Questions on scene geometry:
start
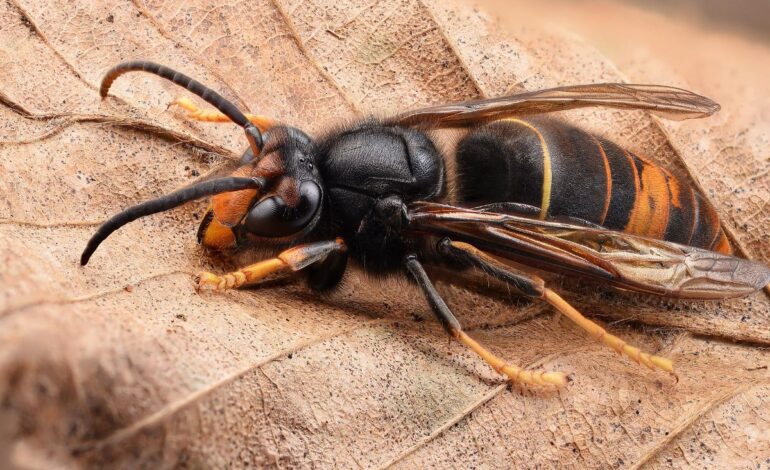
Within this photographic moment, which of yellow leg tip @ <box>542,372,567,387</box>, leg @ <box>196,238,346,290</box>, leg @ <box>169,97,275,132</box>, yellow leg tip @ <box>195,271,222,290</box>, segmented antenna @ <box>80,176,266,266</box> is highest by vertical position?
leg @ <box>169,97,275,132</box>

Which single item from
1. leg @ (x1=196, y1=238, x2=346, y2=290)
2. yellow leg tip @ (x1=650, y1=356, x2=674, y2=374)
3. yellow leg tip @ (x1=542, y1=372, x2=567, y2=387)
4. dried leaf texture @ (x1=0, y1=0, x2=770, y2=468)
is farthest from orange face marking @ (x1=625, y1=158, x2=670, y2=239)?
leg @ (x1=196, y1=238, x2=346, y2=290)

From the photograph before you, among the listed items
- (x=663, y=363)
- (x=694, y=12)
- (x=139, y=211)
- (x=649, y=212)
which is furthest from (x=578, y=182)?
end
Convert every line of the items above into a Markdown table with the columns "Row" and "Line," numbering each row and leaving out blank lines. Omit the pictures from the answer.

• [Answer in full]
| Row | Line |
|---|---|
| 1 | Within this photographic moment, which of yellow leg tip @ <box>542,372,567,387</box>, leg @ <box>196,238,346,290</box>, leg @ <box>169,97,275,132</box>, yellow leg tip @ <box>195,271,222,290</box>, segmented antenna @ <box>80,176,266,266</box> is highest by vertical position? |
| 2 | leg @ <box>169,97,275,132</box> |
| 3 | Which single item from |
| 4 | 1. leg @ (x1=196, y1=238, x2=346, y2=290) |
| 5 | 2. yellow leg tip @ (x1=650, y1=356, x2=674, y2=374) |
| 6 | 3. yellow leg tip @ (x1=542, y1=372, x2=567, y2=387) |
| 7 | 4. dried leaf texture @ (x1=0, y1=0, x2=770, y2=468) |
| 8 | is farthest from orange face marking @ (x1=625, y1=158, x2=670, y2=239)? |
| 9 | leg @ (x1=196, y1=238, x2=346, y2=290) |
| 10 | From the photograph before you, among the listed items |
| 11 | - (x=663, y=363) |
| 12 | - (x=694, y=12) |
| 13 | - (x=139, y=211) |
| 14 | - (x=649, y=212) |
| 15 | which is furthest from (x=578, y=182)? |